Generalizing the ability of LLMs to perform tasks with minimal or no training examples is an active research area.

Few-shot learning is when you give LLMs a few examples of a task.

Zero-shot learning is when LLMs try to do tasks they’ve never seen.

Both techniques challenge LLMs to generalize from little information.

This is imperative in use cases where labeled data collection is not feasible or data is rapidly changing.

Example

Suppose you’re using LLMs for customer service across various industries.

With few-shot learning, the LLM might have seen some examples from healthcare but still needs to perform well, recognizing health-specific terms.

In zero-shot learning, the LLM might face a new product category without prior exposure, relying only on its general customer service knowledge.

Future Work

Recent advancements include leveraging meta-learning, where models “learn how to learn” across tasks, improving adaptability with minimal data.

Meta-learning involves training LLMs on a variety of tasks and optimizing them to quickly adapt to new tasks using only a few examples.

ChatGPT has meta-learning with its “in-context learning” feature — you simply feed examples within prompts.

Synthetic data generation can also help in use cases where real data is scarce.

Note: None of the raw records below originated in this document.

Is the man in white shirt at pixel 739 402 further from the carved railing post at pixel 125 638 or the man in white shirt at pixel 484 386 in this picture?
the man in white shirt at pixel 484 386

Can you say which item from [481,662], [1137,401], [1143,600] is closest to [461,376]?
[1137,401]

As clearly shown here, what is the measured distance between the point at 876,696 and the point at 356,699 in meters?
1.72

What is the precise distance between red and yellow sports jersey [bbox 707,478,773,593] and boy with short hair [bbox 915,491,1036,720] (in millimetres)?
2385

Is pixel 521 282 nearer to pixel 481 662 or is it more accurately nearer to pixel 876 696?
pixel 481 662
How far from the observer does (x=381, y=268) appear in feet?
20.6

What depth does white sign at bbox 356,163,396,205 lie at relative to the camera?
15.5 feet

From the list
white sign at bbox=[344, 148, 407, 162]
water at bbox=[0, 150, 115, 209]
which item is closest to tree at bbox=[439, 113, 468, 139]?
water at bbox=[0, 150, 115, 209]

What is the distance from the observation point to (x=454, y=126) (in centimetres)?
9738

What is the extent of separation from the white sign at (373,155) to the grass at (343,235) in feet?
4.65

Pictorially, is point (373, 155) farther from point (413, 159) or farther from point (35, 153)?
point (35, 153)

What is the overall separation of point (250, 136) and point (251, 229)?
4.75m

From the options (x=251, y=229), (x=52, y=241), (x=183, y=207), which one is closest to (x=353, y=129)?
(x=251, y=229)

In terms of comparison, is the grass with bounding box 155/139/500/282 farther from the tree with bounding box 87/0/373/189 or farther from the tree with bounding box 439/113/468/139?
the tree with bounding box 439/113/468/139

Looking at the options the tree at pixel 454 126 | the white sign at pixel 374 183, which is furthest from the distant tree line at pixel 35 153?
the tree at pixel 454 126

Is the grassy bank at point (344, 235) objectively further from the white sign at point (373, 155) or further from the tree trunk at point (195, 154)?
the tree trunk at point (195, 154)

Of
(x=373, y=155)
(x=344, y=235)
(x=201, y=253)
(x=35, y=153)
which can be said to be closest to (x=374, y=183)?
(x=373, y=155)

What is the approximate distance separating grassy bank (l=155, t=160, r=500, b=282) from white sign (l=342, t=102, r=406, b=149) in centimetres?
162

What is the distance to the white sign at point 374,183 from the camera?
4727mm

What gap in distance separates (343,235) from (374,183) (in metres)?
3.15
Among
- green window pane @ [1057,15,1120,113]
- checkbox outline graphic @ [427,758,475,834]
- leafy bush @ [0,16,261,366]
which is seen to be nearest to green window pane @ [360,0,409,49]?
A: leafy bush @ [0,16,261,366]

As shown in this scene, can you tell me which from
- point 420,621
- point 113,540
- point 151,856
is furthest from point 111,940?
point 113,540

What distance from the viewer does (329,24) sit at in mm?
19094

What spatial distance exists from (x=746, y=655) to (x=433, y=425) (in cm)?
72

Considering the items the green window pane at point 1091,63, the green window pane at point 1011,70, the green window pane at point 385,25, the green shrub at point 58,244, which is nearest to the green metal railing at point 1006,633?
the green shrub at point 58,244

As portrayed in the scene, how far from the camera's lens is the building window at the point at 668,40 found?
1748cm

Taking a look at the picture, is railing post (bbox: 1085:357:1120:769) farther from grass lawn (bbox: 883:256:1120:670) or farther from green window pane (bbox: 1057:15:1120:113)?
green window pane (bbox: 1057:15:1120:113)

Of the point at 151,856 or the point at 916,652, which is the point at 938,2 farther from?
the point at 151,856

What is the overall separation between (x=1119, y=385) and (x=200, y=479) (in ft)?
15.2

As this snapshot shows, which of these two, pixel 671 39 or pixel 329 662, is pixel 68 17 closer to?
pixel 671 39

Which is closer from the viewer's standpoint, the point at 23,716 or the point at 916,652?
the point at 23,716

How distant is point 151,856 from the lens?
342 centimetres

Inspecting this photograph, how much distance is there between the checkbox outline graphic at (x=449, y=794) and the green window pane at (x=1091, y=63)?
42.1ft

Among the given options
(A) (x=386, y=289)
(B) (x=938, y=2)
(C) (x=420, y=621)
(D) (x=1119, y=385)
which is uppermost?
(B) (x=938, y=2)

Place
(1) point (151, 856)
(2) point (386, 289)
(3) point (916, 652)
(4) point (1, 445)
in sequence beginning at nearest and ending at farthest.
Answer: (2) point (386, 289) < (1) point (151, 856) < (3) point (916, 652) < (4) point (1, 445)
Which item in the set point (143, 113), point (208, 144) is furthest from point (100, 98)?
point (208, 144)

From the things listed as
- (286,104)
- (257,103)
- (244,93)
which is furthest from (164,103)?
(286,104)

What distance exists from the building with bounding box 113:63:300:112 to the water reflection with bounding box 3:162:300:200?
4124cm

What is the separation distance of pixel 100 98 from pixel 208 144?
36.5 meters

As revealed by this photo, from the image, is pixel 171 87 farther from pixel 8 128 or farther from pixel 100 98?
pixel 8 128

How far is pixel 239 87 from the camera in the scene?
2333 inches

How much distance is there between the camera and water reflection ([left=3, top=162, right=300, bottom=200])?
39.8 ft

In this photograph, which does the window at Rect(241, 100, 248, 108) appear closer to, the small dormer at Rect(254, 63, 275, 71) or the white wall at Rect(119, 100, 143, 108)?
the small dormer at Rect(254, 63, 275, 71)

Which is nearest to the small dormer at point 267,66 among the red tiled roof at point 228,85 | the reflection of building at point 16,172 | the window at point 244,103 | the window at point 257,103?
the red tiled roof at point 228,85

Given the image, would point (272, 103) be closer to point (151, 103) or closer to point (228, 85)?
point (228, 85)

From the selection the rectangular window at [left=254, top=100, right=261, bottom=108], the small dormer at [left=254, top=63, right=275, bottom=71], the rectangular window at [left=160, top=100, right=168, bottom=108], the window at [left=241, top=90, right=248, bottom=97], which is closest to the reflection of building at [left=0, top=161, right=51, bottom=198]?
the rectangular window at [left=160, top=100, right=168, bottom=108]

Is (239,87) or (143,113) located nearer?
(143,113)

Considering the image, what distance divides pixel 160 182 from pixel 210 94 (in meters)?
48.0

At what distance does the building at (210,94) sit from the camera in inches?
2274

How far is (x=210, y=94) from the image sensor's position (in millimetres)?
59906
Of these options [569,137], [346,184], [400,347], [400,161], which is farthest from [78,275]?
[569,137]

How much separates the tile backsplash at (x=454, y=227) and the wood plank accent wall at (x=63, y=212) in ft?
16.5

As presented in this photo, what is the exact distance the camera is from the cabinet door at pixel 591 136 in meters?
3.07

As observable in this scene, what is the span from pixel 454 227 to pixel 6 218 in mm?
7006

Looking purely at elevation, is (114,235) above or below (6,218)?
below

This could provide richer training data without costly tedious data collection.

Conclusion

Evaluating LLMs at scale is tough because of probabilistic outputs and subjective quality assessments.

The volume of data generated by LLMs makes human review impractical, while automated methods can fail to capture nuanced judgment.

Meanwhile, the compute demands of training and running LLMs are massive, almost incomprehensible, requiring extensive hardware and energy resources.

Addressing bias and generalization to unfamiliar tasks are both very active areas of LLM research today.

Altogether, this is the most exciting to be in AI!